La primera vez
que me adentré en los dominios de aquel señor, lo hice envuelta en sedas
negras. Cuidadosamente ceñida a las prendas que unas horas después, esa misma
noche, caerían sin remedio sobre el suelo polvoriento. Alguien se ocupó de
escoltarme silenciosamente al interior de la plantación de caña, de tal manera
que mi presencia no fue descubierta ni percibida por los inquilinos de la gran
mansión. Yo ni tan siquiera supe de quién se trataba. No pude percibirlo,
sentirlo… saborearlo.
“La Gran Dama del camino del
río”, cómo era conocida en Nueva Orleans, me esperaba al final de la senda
flanqueada por robles centenarios. Blanca y radiante. Su fachada de
reminiscencia griega abría columnas al porche amplio y la escalinata invitaba a
colarse en sus secretos, de la misma forma en la que se adentra un amante entre
los pliegues de las sábanas de la amada.
Ni un ápice de
luz. Casi podía cortar la densidad de las sombras que me rodeaban, abrazando mi
frialdad de acero en el interior de mi pequeña prisión de ébano, zarandeada
durante largo rato por el traqueteo de lo que yo identificaba como andares. De
aquí para allá sin cesar. Luchar era en vano, así que reposaba fría y lánguida
a la espera de la llamada.
Un último envite
y la marcha se detuvo en seco. No pude más que esperar, y esperar resultaba
fácil. Los sonidos amortiguados que se descubrían tras la caminata, presagiaban
que estaba quizás en las cocinas de los esclavos… Y de nuevo, el silencio antes
de la tempestad.
Los tambores
rompieron la noche. Cualquiera que escuchase sus ritmos frenéticos, sucumbiría a
la magia que encerraba cada golpe seco contra la tensa piel, el cimbrado del
axatse, con un sonido parecido al agitar de conchas repiqueteando contra un recipiente. El trance no tardaría en llegar a los que
bailaban cubiertos de oscuridad, una oscuridad sólo deshecha por las lenguas de
fuego que la fogata alimentaba.
La voz de la Reina Laveau se agitaba en
cánticos para despertarme de mi sueño. Era ella, siempre era ella la que lograba
traerme de vuelta entre susurros apagados, entre gritos eufóricos. Su voz era
mi único aliento. Las manos de Marie acariciaron mi cuerpo con delicadeza una
vez salí de mi prisión; apartando las telas con sus dedos. Me abrazó entre
sus manos, me tomó como suya y desgarró la carne.
El cálido
contacto se hizo delicioso. Sentí cómo mi cuerpo se introducía en las
profundidades vitales, sesgando una vida que no me hubo pertenecido hasta que
no la invadí por completo. La sangre brotó a borbotones bañando mi cuerpo,
faldas carmesí sobre campo de plata.

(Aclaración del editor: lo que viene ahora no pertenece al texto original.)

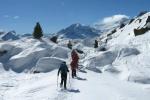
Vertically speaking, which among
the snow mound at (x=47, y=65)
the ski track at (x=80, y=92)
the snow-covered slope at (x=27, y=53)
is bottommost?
the ski track at (x=80, y=92)

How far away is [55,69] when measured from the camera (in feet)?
143

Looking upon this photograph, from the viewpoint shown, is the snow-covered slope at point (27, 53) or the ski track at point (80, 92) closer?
the ski track at point (80, 92)

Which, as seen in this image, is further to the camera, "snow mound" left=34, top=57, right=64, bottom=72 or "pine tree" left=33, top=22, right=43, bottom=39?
"pine tree" left=33, top=22, right=43, bottom=39

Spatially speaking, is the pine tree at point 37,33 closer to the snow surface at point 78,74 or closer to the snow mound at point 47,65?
the snow surface at point 78,74

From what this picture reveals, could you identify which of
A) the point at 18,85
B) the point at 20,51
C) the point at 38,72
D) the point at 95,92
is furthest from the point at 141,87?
the point at 20,51

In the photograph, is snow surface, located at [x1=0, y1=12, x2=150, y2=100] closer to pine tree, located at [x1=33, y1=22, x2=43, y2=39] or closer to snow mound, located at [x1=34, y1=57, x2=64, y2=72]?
snow mound, located at [x1=34, y1=57, x2=64, y2=72]

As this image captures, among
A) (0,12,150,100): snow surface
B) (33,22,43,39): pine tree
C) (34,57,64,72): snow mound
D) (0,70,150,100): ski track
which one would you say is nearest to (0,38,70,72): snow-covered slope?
(0,12,150,100): snow surface

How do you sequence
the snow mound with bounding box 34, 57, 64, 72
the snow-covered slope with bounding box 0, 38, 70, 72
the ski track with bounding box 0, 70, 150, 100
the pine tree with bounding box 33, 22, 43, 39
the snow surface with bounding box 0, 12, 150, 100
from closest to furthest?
the ski track with bounding box 0, 70, 150, 100 → the snow surface with bounding box 0, 12, 150, 100 → the snow mound with bounding box 34, 57, 64, 72 → the snow-covered slope with bounding box 0, 38, 70, 72 → the pine tree with bounding box 33, 22, 43, 39

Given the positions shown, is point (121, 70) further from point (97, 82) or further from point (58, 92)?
point (58, 92)

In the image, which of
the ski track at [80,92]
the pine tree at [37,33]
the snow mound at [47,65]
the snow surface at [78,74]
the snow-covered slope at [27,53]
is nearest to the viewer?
the ski track at [80,92]

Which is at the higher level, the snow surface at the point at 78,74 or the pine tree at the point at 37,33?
the pine tree at the point at 37,33

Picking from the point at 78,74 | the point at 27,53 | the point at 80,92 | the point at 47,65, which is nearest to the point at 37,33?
the point at 27,53

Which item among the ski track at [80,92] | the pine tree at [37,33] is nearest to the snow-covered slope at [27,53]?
the pine tree at [37,33]

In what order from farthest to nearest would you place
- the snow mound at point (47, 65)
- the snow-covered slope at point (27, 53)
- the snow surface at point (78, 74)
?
the snow-covered slope at point (27, 53), the snow mound at point (47, 65), the snow surface at point (78, 74)
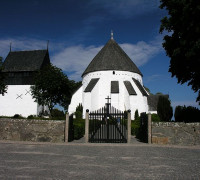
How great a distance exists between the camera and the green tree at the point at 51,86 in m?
36.7

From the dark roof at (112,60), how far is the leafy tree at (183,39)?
23.2m

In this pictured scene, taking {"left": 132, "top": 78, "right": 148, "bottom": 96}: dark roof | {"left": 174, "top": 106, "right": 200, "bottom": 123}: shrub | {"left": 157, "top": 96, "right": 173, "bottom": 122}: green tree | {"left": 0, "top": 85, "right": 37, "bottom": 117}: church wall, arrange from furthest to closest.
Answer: {"left": 0, "top": 85, "right": 37, "bottom": 117}: church wall
{"left": 132, "top": 78, "right": 148, "bottom": 96}: dark roof
{"left": 157, "top": 96, "right": 173, "bottom": 122}: green tree
{"left": 174, "top": 106, "right": 200, "bottom": 123}: shrub

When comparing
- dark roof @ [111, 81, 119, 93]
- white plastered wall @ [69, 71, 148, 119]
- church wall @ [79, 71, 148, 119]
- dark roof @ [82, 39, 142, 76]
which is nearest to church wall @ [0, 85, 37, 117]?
white plastered wall @ [69, 71, 148, 119]

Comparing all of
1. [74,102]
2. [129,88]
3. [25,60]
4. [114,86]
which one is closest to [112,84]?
[114,86]

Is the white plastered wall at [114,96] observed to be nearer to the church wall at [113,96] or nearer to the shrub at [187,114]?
the church wall at [113,96]

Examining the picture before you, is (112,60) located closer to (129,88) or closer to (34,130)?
(129,88)

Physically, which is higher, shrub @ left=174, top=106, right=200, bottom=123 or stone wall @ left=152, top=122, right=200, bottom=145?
shrub @ left=174, top=106, right=200, bottom=123

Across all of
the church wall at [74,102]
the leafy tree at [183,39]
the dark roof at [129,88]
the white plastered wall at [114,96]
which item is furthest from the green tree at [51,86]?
the leafy tree at [183,39]

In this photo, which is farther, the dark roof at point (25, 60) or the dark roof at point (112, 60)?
the dark roof at point (25, 60)

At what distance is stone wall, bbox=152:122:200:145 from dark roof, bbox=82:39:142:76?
2758 centimetres

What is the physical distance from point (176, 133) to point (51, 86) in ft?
86.3

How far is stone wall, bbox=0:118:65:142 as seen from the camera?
14.3 metres

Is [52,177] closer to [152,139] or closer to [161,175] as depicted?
[161,175]

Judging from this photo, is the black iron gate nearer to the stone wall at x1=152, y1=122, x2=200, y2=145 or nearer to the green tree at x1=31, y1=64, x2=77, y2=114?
the stone wall at x1=152, y1=122, x2=200, y2=145
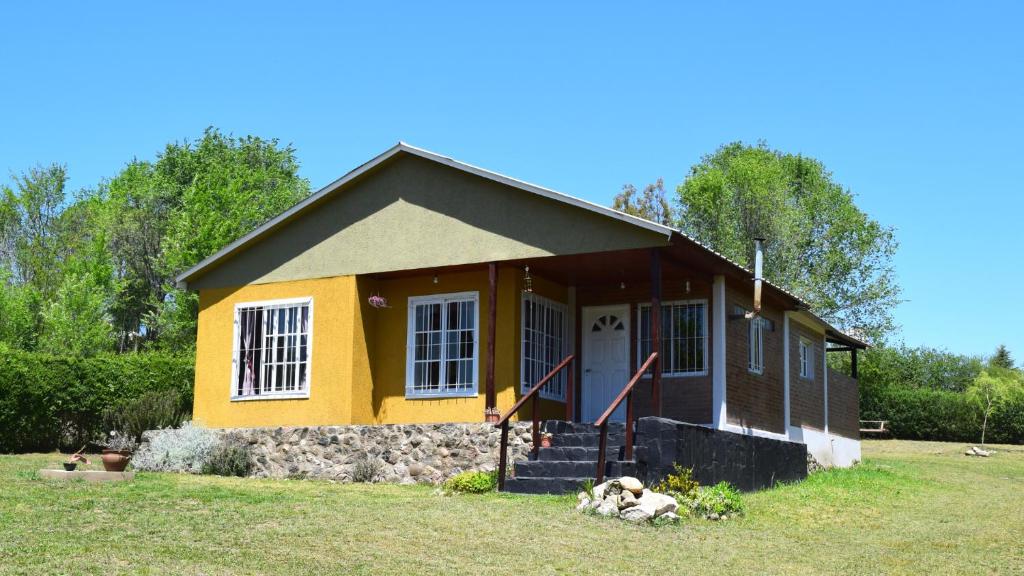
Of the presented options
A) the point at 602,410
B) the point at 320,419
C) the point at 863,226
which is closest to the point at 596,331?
the point at 602,410

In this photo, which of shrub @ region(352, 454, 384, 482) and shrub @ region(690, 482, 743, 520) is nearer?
shrub @ region(690, 482, 743, 520)

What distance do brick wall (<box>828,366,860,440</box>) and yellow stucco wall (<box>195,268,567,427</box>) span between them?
25.3ft

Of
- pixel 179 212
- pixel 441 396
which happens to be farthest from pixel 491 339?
pixel 179 212

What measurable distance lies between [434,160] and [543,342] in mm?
3534

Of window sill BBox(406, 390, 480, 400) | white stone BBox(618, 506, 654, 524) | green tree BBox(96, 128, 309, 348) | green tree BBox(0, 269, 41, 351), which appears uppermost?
green tree BBox(96, 128, 309, 348)

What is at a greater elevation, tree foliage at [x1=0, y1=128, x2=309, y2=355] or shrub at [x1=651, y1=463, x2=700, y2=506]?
tree foliage at [x1=0, y1=128, x2=309, y2=355]

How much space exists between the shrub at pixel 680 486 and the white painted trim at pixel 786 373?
644 centimetres

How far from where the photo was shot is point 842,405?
Result: 2353 cm

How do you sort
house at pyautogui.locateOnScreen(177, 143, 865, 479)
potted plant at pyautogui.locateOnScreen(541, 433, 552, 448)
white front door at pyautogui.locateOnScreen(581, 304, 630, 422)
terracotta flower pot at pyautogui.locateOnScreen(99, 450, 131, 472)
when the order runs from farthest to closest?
1. white front door at pyautogui.locateOnScreen(581, 304, 630, 422)
2. house at pyautogui.locateOnScreen(177, 143, 865, 479)
3. terracotta flower pot at pyautogui.locateOnScreen(99, 450, 131, 472)
4. potted plant at pyautogui.locateOnScreen(541, 433, 552, 448)

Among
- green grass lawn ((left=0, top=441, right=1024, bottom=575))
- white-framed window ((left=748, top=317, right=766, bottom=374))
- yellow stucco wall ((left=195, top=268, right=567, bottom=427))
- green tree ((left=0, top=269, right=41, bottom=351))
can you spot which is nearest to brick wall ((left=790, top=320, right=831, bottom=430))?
white-framed window ((left=748, top=317, right=766, bottom=374))

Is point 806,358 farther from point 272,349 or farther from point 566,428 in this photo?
point 272,349

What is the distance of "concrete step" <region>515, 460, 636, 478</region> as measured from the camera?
13648 millimetres

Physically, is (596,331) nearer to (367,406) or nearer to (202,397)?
(367,406)

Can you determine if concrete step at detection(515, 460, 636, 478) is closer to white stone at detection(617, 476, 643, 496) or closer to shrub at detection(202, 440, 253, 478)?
white stone at detection(617, 476, 643, 496)
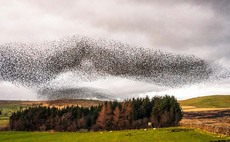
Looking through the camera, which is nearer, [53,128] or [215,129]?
[215,129]

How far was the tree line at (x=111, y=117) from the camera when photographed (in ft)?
498

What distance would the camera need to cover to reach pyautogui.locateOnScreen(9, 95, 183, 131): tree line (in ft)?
498

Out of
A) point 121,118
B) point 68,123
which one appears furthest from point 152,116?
point 68,123

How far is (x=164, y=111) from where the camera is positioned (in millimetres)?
152625

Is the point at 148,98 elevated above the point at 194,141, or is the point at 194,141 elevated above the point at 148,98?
the point at 148,98

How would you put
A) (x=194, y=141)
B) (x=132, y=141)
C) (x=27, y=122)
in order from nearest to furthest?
(x=194, y=141)
(x=132, y=141)
(x=27, y=122)

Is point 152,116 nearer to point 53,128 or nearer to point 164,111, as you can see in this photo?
point 164,111

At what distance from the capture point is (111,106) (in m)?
176

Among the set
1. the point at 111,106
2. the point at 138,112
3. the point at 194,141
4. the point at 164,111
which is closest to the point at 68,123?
the point at 111,106

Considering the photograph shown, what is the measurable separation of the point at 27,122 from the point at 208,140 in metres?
145

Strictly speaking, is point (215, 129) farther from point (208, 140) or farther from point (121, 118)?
point (121, 118)

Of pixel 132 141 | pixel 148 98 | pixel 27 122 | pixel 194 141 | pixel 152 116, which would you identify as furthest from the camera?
pixel 27 122

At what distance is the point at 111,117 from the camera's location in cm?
16325

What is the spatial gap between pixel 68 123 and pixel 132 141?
111744mm
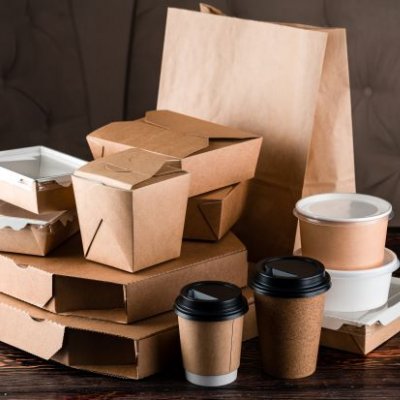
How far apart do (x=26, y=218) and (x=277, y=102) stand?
458mm

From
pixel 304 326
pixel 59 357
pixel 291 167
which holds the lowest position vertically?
pixel 59 357

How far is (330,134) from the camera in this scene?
153 cm

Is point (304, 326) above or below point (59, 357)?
above

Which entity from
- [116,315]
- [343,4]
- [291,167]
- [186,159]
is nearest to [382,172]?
[343,4]

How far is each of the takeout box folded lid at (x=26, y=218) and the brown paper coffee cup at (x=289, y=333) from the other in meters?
0.32

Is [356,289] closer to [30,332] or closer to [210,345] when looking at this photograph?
[210,345]

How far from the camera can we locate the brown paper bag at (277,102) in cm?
150

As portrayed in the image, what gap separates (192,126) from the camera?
1.51 m

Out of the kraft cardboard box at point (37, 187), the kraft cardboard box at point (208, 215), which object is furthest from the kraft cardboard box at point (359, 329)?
the kraft cardboard box at point (37, 187)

Los últimos estertores del animal no me
impresionaron. En poco más de un suspiro permaneció exánime pero majestuoso, las
plumas aterciopeladas brillaban con el crepitar del fuego.
La música se
intensificó, el baile mucho más frenético que antes llegaba al clímax y ella
bebió de mí como lo hice yo antes de ella.
Tan sólo el
comienzo de otro ritual del que no conocería el resultado… y yo, de vuelta a mi
reposo de ébano.
_________________________________________________________________________________
La joven se acercó a la vitrina. El folleto del museo en la mano derecha, dónde rezaba: “Museo Histórico del Vudú”. Todo aquello le impresionaba. Cada centímetro de ese edificio estaba repleto de objetos mágicos.
—¿Qué dice en la
inscripción? —musitó a su amiga unos pasos por detrás que se detuvo ante el
objeto dentro de una caja de ébano. Leyó en voz alta: —”Daga ceremonial de
Marie Laveau, Reina del Vudú”.
Ambas siguieron
con la mirada el filo que los siglos no habían logrado marchitar.
—Si esta daga
hablara, la de historias que contaría.
Pregunta y respuesta tendrás…
Dedicado a mi compadre, Calavera Diablo. Muchas sonrisas me has sacado, granuja. Gracias por el cariño y el apoyo. Esto no refleja ni tan siquiera una parte de mi eterna gratitud.